_Document text_.
— START —
Skip to content
stephaniesimms edited this page Aug 29, 2018 · 8 revisions

maDMPs ontology

As part of the machine-actionable DMPs (maDMPs) project we are loading data from various systems (see the lib/services/ directory for a list) into a graph database. The purpose of this exercise is to explore relationships between data from these disparate systems and expose opportunities to connect and share information.

Technology and terminology

The maDMPs graph model is currently hosted on an instance of Neo4j. We use the Cypher query language (quick reference card) and their terminology for describing the system.

Graph diagram

Nodes

Nodes are logical objects within the graph. They contain a "Label" which identifies the type of object they represent and a collection of properties.

Every node has a unique identifier which is stored in the node's uuid property. This value is assigned when the node is created. Neo4j also assigns an internal node identifier. Neo4j's identifier though is not guaranteed to be persistent.
— END —
_Stated problem_. Copy the maDMPs ontology page word for word, from start to finish. Work only from the maDMPs ontology page above.

_Listed records_.
— START —
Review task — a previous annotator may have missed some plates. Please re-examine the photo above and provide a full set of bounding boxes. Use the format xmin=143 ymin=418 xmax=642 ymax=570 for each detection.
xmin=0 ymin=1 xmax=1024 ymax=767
— END —
— START —
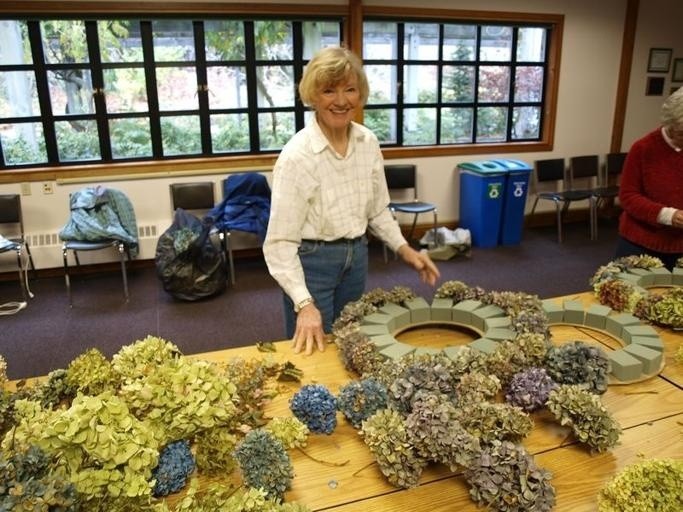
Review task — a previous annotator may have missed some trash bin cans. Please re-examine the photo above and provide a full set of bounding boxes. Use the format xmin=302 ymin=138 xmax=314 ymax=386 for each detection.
— END —
_Response for this exercise_.
Skip to content
stephaniesimms edited this page Aug 29, 2018 · 8 revisions

maDMPs ontology

As part of the machine-actionable DMPs (maDMPs) project we are loading data from various systems (see the lib/services/ directory for a list) into a graph database. The purpose of this exercise is to explore relationships between data from these disparate systems and expose opportunities to connect and share information.

Technology and terminology

The maDMPs graph model is currently hosted on an instance of Neo4j. We use the Cypher query language (quick reference card) and their terminology for describing the system.

Graph diagram

Nodes

Nodes are logical objects within the graph. They contain a "Label" which identifies the type of object they represent and a collection of properties.

Every node has a unique identifier which is stored in the node's uuid property. This value is assigned when the node is created. Neo4j also assigns an internal node identifier. Neo4j's identifier though is not guaranteed to be persistent.